(Complete the following):
**A)** Reproduce word for word the passage of the egg coffee article that opens with the words containing "The technique is" and closes with "something is missing.".
**B)** What does the egg coffee article say is the cause of every failure of the drink?

(Source excerpt):
====
Egg Coffee
Cà phê trứng
Hanoi's dessert in a cup — egg yolks and condensed milk whipped into a warm, meringue-soft cream and floated on a small, fierce phin brew of robusta.
By Vietnamese Cookbook Kitchen · June 26, 2026
Hà Nội & the Red River DeltaThe Subsidy Era era, 1975–1986
- Prep
- 10 min
- Cook
- 8 min
- Serves
- 2
- Level
- Beginner
Egg coffee was born of shortage — a Hanoi bartender's answer, in the lean 1940s, to a cappuccino with no fresh milk in the city — but it was the long scarcity that followed that made it an institution. Through the subsidy years after 1975, when milk was ration-book currency and condensed milk a small luxury, the whipped yolk stayed on. What began as a substitution became, by the end of thời bao cấp, simply what coffee tastes like on certain Hanoi streets.
The technique is one idea taken seriously: a properly whipped yolk tastes of custard, never of egg. Every failure of this drink — the sulfurous sip, the cream that vanishes into the cup — is a whipping failure, not an ingredient failure. Air, sugar, and patience carry the yolk past eggness into something closer to warm zabaglione, which is exactly the comparison Hanoi's café owners reach for when explaining it to alarmed tourists.
Serve it the way Giảng café still does: a small cup standing in a bowl of hot water, drunk slowly, in winter, ideally on a stool too small for you. It is less a coffee than a dessert that happens to contain one — and the best answer Vietnamese cooking gives to the question of what you can make when you refuse to accept that something is missing.
====
[Dataset excerpts]
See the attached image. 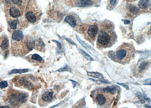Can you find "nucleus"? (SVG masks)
Here are the masks:
<instances>
[{
	"label": "nucleus",
	"mask_w": 151,
	"mask_h": 108,
	"mask_svg": "<svg viewBox=\"0 0 151 108\" xmlns=\"http://www.w3.org/2000/svg\"><path fill=\"white\" fill-rule=\"evenodd\" d=\"M22 9L13 4L8 5L7 8V16L10 18L9 20H13L19 18L23 15Z\"/></svg>",
	"instance_id": "1a4fd4ad"
},
{
	"label": "nucleus",
	"mask_w": 151,
	"mask_h": 108,
	"mask_svg": "<svg viewBox=\"0 0 151 108\" xmlns=\"http://www.w3.org/2000/svg\"><path fill=\"white\" fill-rule=\"evenodd\" d=\"M138 6L142 12H150L151 0H140L138 3Z\"/></svg>",
	"instance_id": "ddd939ff"
},
{
	"label": "nucleus",
	"mask_w": 151,
	"mask_h": 108,
	"mask_svg": "<svg viewBox=\"0 0 151 108\" xmlns=\"http://www.w3.org/2000/svg\"><path fill=\"white\" fill-rule=\"evenodd\" d=\"M87 74L89 76H91V77H94V78H100V79H103V77L102 75L101 74V73H98V72H88Z\"/></svg>",
	"instance_id": "b1692460"
},
{
	"label": "nucleus",
	"mask_w": 151,
	"mask_h": 108,
	"mask_svg": "<svg viewBox=\"0 0 151 108\" xmlns=\"http://www.w3.org/2000/svg\"><path fill=\"white\" fill-rule=\"evenodd\" d=\"M104 90L105 91H106L108 92L111 93V94L113 95L117 91V87L111 86L110 87H107V88L104 89Z\"/></svg>",
	"instance_id": "5701e85b"
},
{
	"label": "nucleus",
	"mask_w": 151,
	"mask_h": 108,
	"mask_svg": "<svg viewBox=\"0 0 151 108\" xmlns=\"http://www.w3.org/2000/svg\"><path fill=\"white\" fill-rule=\"evenodd\" d=\"M26 0H11L12 4L16 5L22 9H24Z\"/></svg>",
	"instance_id": "a211bd4d"
},
{
	"label": "nucleus",
	"mask_w": 151,
	"mask_h": 108,
	"mask_svg": "<svg viewBox=\"0 0 151 108\" xmlns=\"http://www.w3.org/2000/svg\"><path fill=\"white\" fill-rule=\"evenodd\" d=\"M118 84H119L121 85H122L123 86V87H124L125 88H126V89H128V87L127 86V85H126V84H123V83H119Z\"/></svg>",
	"instance_id": "c85d7f7f"
},
{
	"label": "nucleus",
	"mask_w": 151,
	"mask_h": 108,
	"mask_svg": "<svg viewBox=\"0 0 151 108\" xmlns=\"http://www.w3.org/2000/svg\"><path fill=\"white\" fill-rule=\"evenodd\" d=\"M57 71L60 72H64V71H69V72H71V69L69 67H68V66H66V67H64V68L58 70Z\"/></svg>",
	"instance_id": "bb28decb"
},
{
	"label": "nucleus",
	"mask_w": 151,
	"mask_h": 108,
	"mask_svg": "<svg viewBox=\"0 0 151 108\" xmlns=\"http://www.w3.org/2000/svg\"><path fill=\"white\" fill-rule=\"evenodd\" d=\"M28 96V94L25 92L11 89L7 96V101L12 106H19L26 102Z\"/></svg>",
	"instance_id": "423d86ee"
},
{
	"label": "nucleus",
	"mask_w": 151,
	"mask_h": 108,
	"mask_svg": "<svg viewBox=\"0 0 151 108\" xmlns=\"http://www.w3.org/2000/svg\"><path fill=\"white\" fill-rule=\"evenodd\" d=\"M135 50L133 45L129 43H124L116 49L115 58L116 62L121 64L129 63L134 56Z\"/></svg>",
	"instance_id": "f257e3e1"
},
{
	"label": "nucleus",
	"mask_w": 151,
	"mask_h": 108,
	"mask_svg": "<svg viewBox=\"0 0 151 108\" xmlns=\"http://www.w3.org/2000/svg\"><path fill=\"white\" fill-rule=\"evenodd\" d=\"M25 59L30 62L36 65H40L44 62V60H43V57L36 54L30 55L27 56Z\"/></svg>",
	"instance_id": "4468645a"
},
{
	"label": "nucleus",
	"mask_w": 151,
	"mask_h": 108,
	"mask_svg": "<svg viewBox=\"0 0 151 108\" xmlns=\"http://www.w3.org/2000/svg\"><path fill=\"white\" fill-rule=\"evenodd\" d=\"M54 92L52 91H47L44 92L41 97L40 103H50L54 99Z\"/></svg>",
	"instance_id": "2eb2a0df"
},
{
	"label": "nucleus",
	"mask_w": 151,
	"mask_h": 108,
	"mask_svg": "<svg viewBox=\"0 0 151 108\" xmlns=\"http://www.w3.org/2000/svg\"><path fill=\"white\" fill-rule=\"evenodd\" d=\"M28 71H29V69H13L10 72H9L8 74L9 75L16 74V73H20V74H21V73H24L28 72Z\"/></svg>",
	"instance_id": "412c9836"
},
{
	"label": "nucleus",
	"mask_w": 151,
	"mask_h": 108,
	"mask_svg": "<svg viewBox=\"0 0 151 108\" xmlns=\"http://www.w3.org/2000/svg\"><path fill=\"white\" fill-rule=\"evenodd\" d=\"M124 1H126V2H135L137 0H124Z\"/></svg>",
	"instance_id": "c756f323"
},
{
	"label": "nucleus",
	"mask_w": 151,
	"mask_h": 108,
	"mask_svg": "<svg viewBox=\"0 0 151 108\" xmlns=\"http://www.w3.org/2000/svg\"><path fill=\"white\" fill-rule=\"evenodd\" d=\"M40 13L36 3L30 2L26 10L25 18L29 22L36 24L40 18Z\"/></svg>",
	"instance_id": "0eeeda50"
},
{
	"label": "nucleus",
	"mask_w": 151,
	"mask_h": 108,
	"mask_svg": "<svg viewBox=\"0 0 151 108\" xmlns=\"http://www.w3.org/2000/svg\"><path fill=\"white\" fill-rule=\"evenodd\" d=\"M128 9H129L130 13L133 14H138L139 13L140 11H141L139 8L134 5H130L128 7Z\"/></svg>",
	"instance_id": "aec40b11"
},
{
	"label": "nucleus",
	"mask_w": 151,
	"mask_h": 108,
	"mask_svg": "<svg viewBox=\"0 0 151 108\" xmlns=\"http://www.w3.org/2000/svg\"><path fill=\"white\" fill-rule=\"evenodd\" d=\"M34 48L39 52H44L45 50V45L41 39H39L35 41Z\"/></svg>",
	"instance_id": "dca6fc26"
},
{
	"label": "nucleus",
	"mask_w": 151,
	"mask_h": 108,
	"mask_svg": "<svg viewBox=\"0 0 151 108\" xmlns=\"http://www.w3.org/2000/svg\"><path fill=\"white\" fill-rule=\"evenodd\" d=\"M8 84L7 81H3L0 82V88L1 89H4L8 87Z\"/></svg>",
	"instance_id": "a878e982"
},
{
	"label": "nucleus",
	"mask_w": 151,
	"mask_h": 108,
	"mask_svg": "<svg viewBox=\"0 0 151 108\" xmlns=\"http://www.w3.org/2000/svg\"><path fill=\"white\" fill-rule=\"evenodd\" d=\"M101 0H78L77 6L89 7L95 6L100 3Z\"/></svg>",
	"instance_id": "f8f14e48"
},
{
	"label": "nucleus",
	"mask_w": 151,
	"mask_h": 108,
	"mask_svg": "<svg viewBox=\"0 0 151 108\" xmlns=\"http://www.w3.org/2000/svg\"><path fill=\"white\" fill-rule=\"evenodd\" d=\"M119 0H108L107 7L108 10H112L116 7Z\"/></svg>",
	"instance_id": "6ab92c4d"
},
{
	"label": "nucleus",
	"mask_w": 151,
	"mask_h": 108,
	"mask_svg": "<svg viewBox=\"0 0 151 108\" xmlns=\"http://www.w3.org/2000/svg\"><path fill=\"white\" fill-rule=\"evenodd\" d=\"M116 40L117 36L112 29L107 27L103 28L98 34L97 47L100 49L111 47Z\"/></svg>",
	"instance_id": "f03ea898"
},
{
	"label": "nucleus",
	"mask_w": 151,
	"mask_h": 108,
	"mask_svg": "<svg viewBox=\"0 0 151 108\" xmlns=\"http://www.w3.org/2000/svg\"><path fill=\"white\" fill-rule=\"evenodd\" d=\"M13 82L16 86L28 90H35L39 87L35 78L29 75L17 76L14 78Z\"/></svg>",
	"instance_id": "7ed1b4c3"
},
{
	"label": "nucleus",
	"mask_w": 151,
	"mask_h": 108,
	"mask_svg": "<svg viewBox=\"0 0 151 108\" xmlns=\"http://www.w3.org/2000/svg\"><path fill=\"white\" fill-rule=\"evenodd\" d=\"M9 41L7 36L3 35L0 39V54L7 56L9 52Z\"/></svg>",
	"instance_id": "9d476101"
},
{
	"label": "nucleus",
	"mask_w": 151,
	"mask_h": 108,
	"mask_svg": "<svg viewBox=\"0 0 151 108\" xmlns=\"http://www.w3.org/2000/svg\"><path fill=\"white\" fill-rule=\"evenodd\" d=\"M8 23L11 29L14 31L17 29L18 26L20 24V21L18 19L8 21Z\"/></svg>",
	"instance_id": "f3484780"
},
{
	"label": "nucleus",
	"mask_w": 151,
	"mask_h": 108,
	"mask_svg": "<svg viewBox=\"0 0 151 108\" xmlns=\"http://www.w3.org/2000/svg\"><path fill=\"white\" fill-rule=\"evenodd\" d=\"M80 50V53L82 54L83 56H84L85 58L87 59V60H93V59L91 58V57H90V56L86 54V53L83 51L82 50Z\"/></svg>",
	"instance_id": "393cba45"
},
{
	"label": "nucleus",
	"mask_w": 151,
	"mask_h": 108,
	"mask_svg": "<svg viewBox=\"0 0 151 108\" xmlns=\"http://www.w3.org/2000/svg\"><path fill=\"white\" fill-rule=\"evenodd\" d=\"M151 61L148 60H142L139 61L135 67V75L137 77H141L146 72L150 66Z\"/></svg>",
	"instance_id": "6e6552de"
},
{
	"label": "nucleus",
	"mask_w": 151,
	"mask_h": 108,
	"mask_svg": "<svg viewBox=\"0 0 151 108\" xmlns=\"http://www.w3.org/2000/svg\"><path fill=\"white\" fill-rule=\"evenodd\" d=\"M94 101L103 107H110L114 100L113 94L104 90H97L94 94Z\"/></svg>",
	"instance_id": "39448f33"
},
{
	"label": "nucleus",
	"mask_w": 151,
	"mask_h": 108,
	"mask_svg": "<svg viewBox=\"0 0 151 108\" xmlns=\"http://www.w3.org/2000/svg\"><path fill=\"white\" fill-rule=\"evenodd\" d=\"M65 4L70 7L77 6L78 0H62Z\"/></svg>",
	"instance_id": "4be33fe9"
},
{
	"label": "nucleus",
	"mask_w": 151,
	"mask_h": 108,
	"mask_svg": "<svg viewBox=\"0 0 151 108\" xmlns=\"http://www.w3.org/2000/svg\"><path fill=\"white\" fill-rule=\"evenodd\" d=\"M52 41H54V42H55L56 43L57 45V52H60V50H62V46L61 44H60V43L58 42V41H56V40H53Z\"/></svg>",
	"instance_id": "cd10ccee"
},
{
	"label": "nucleus",
	"mask_w": 151,
	"mask_h": 108,
	"mask_svg": "<svg viewBox=\"0 0 151 108\" xmlns=\"http://www.w3.org/2000/svg\"><path fill=\"white\" fill-rule=\"evenodd\" d=\"M64 21L70 24L72 27L77 28L78 30L81 24L79 21V18L74 15H69L67 16L64 19Z\"/></svg>",
	"instance_id": "9b49d317"
},
{
	"label": "nucleus",
	"mask_w": 151,
	"mask_h": 108,
	"mask_svg": "<svg viewBox=\"0 0 151 108\" xmlns=\"http://www.w3.org/2000/svg\"><path fill=\"white\" fill-rule=\"evenodd\" d=\"M130 23L129 20H125L124 21V24H128Z\"/></svg>",
	"instance_id": "7c9ffc66"
},
{
	"label": "nucleus",
	"mask_w": 151,
	"mask_h": 108,
	"mask_svg": "<svg viewBox=\"0 0 151 108\" xmlns=\"http://www.w3.org/2000/svg\"><path fill=\"white\" fill-rule=\"evenodd\" d=\"M72 82L74 88H75L76 86V82H75V81H73V80H71Z\"/></svg>",
	"instance_id": "2f4dec72"
},
{
	"label": "nucleus",
	"mask_w": 151,
	"mask_h": 108,
	"mask_svg": "<svg viewBox=\"0 0 151 108\" xmlns=\"http://www.w3.org/2000/svg\"><path fill=\"white\" fill-rule=\"evenodd\" d=\"M79 30L82 33L86 40L90 42H93L96 40L98 34V26L95 23L81 24Z\"/></svg>",
	"instance_id": "20e7f679"
}]
</instances>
====
(Written answers):
**A)**
The technique is one idea taken seriously: a properly whipped yolk tastes of custard, never of egg. Every failure of this drink — the sulfurous sip, the cream that vanishes into the cup — is a whipping failure, not an ingredient failure. Air, sugar, and patience carry the yolk past eggness into something closer to warm zabaglione, which is exactly the comparison Hanoi's café owners reach for when explaining it to alarmed tourists.
Serve it the way Giảng café still does: a small cup standing in a bowl of hot water, drunk slowly, in winter, ideally on a stool too small for you. It is less a coffee than a dessert that happens to contain one — and the best answer Vietnamese cooking gives to the question of what you can make when you refuse to accept that something is missing.

**B)** Every failure is a whipping failure, not an ingredient failure.